La escritora Elísabet Benavent vuelve a las librerías con ‘Una niña buena’, una novela que no solo cuenta una historia, sino que también invita a reflexionar. En esta ocasión, la autora combina su estilo cercano con una mirada crítica hacia el género romántico, reconociendo que durante años ha contribuido, como muchos otros, a difundir ciertos mitos sobre el amor que hoy cuestiona abiertamente.
Con una trayectoria consolidada y millones de lectores, Benavent se muestra ahora más consciente del impacto que tiene la literatura en la construcción de imaginarios colectivos, especialmente en lo que respecta a los roles de género.
La autora no ha dudado en hacer autocrítica. Reconoce que en sus primeras obras, influenciada por una tradición romántica muy arraigada, reprodujo ideas que hoy considera problemáticas. Conceptos como que “el amor lo puede todo” o que una persona puede cambiar por amor formaban parte de un relato que, con el tiempo, ha ido desmontando.
Este cambio de perspectiva no ha sido inmediato. Ha sido fruto de la experiencia, del paso de los años y de una evolución personal que también se refleja en su escritura. Benavent explica que su visión actual del amor es mucho más realista, alejada de idealizaciones y centrada en relaciones más sanas y equilibradas.
En este sentido, destaca cómo la ficción ha contribuido en ocasiones a perpetuar dinámicas de dependencia emocional o relaciones poco saludables. Sin embargo, también subraya que el género está evolucionando y que cada vez se apuesta más por representar vínculos basados en el respeto y la igualdad.
La nueva novela gira en torno a una protagonista marcada por la presión de cumplir con lo que se espera de ella. A través de su historia, Benavent explora el concepto de la “niña buena”, una etiqueta que define como una auténtica jaula social.
Este término hace referencia a la exigencia constante que muchas mujeres sienten: ser perfectas en el trabajo, en lo personal, en lo físico y en lo emocional. Una acumulación de expectativas que, en muchos casos, limita la libertad individual y condiciona la forma de vivir.

· · ·

» Enunciado: Cambia "librerías" por "estanterías" y copia de nuevo el texto sobre Elísabet Benavent entre "La escritora Elísabet" y "hoy cuestiona abiertamente.", ambos incluidos.

(Elementos de un conjunto de datos)
· · ·

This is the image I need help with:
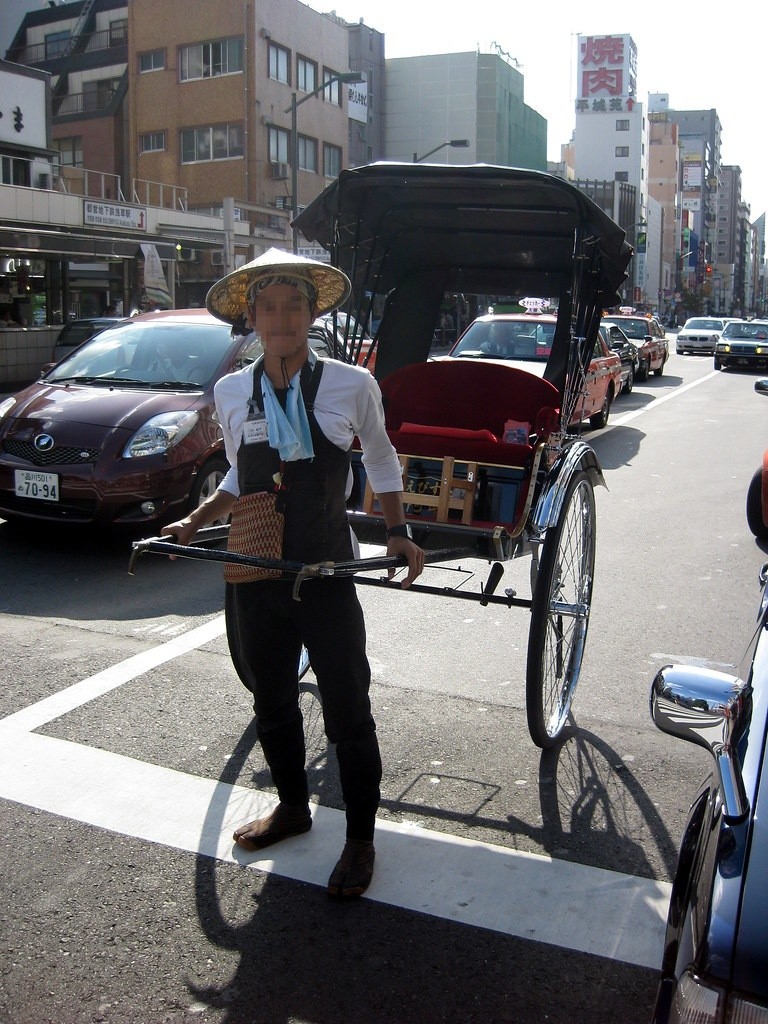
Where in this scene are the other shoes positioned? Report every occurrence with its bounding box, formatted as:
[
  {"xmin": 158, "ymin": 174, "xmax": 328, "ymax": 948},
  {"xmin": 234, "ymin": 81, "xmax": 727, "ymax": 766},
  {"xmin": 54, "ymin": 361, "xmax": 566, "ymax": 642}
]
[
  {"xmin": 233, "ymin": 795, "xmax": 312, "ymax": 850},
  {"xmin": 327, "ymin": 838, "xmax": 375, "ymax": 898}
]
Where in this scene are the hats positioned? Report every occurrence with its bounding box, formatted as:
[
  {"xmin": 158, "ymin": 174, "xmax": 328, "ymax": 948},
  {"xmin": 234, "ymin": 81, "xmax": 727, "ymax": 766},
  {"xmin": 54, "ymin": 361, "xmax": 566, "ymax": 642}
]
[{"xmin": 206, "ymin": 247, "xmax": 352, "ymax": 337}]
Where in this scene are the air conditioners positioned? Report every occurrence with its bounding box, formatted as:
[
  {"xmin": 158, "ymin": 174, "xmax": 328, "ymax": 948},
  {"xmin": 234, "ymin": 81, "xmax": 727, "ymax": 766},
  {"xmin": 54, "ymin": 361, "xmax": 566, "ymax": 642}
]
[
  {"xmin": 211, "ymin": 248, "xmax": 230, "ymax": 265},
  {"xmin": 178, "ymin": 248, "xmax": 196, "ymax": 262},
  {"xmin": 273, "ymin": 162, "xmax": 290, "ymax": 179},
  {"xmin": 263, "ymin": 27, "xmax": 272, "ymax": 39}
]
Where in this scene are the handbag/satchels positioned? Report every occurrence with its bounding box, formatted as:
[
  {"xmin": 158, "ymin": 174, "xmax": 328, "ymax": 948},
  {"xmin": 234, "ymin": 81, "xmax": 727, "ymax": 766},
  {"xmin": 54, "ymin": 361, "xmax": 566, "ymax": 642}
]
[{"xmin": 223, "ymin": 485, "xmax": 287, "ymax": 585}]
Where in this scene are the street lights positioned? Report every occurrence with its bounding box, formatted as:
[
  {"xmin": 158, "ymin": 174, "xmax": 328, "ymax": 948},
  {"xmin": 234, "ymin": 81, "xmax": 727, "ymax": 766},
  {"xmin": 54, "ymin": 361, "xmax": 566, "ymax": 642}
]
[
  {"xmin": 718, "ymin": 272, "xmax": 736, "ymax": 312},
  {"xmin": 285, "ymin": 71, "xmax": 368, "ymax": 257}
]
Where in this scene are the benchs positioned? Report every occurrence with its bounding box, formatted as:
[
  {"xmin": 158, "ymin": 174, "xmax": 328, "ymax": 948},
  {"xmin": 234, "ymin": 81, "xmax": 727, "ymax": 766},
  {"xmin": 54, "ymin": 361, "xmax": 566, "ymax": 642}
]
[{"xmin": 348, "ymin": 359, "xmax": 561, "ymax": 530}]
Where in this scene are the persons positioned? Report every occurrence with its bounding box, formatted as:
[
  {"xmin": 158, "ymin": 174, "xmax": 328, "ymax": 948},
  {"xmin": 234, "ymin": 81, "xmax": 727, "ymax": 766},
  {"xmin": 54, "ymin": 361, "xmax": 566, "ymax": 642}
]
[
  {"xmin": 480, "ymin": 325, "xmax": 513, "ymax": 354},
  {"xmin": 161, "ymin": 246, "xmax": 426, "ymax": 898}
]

· · ·

» Respuesta:
La escritora Elísabet Benavent vuelve a las estanterías con ‘Una niña buena’, una novela que no solo cuenta una historia, sino que también invita a reflexionar. En esta ocasión, la autora combina su estilo cercano con una mirada crítica hacia el género romántico, reconociendo que durante años ha contribuido, como muchos otros, a difundir ciertos mitos sobre el amor que hoy cuestiona abiertamente.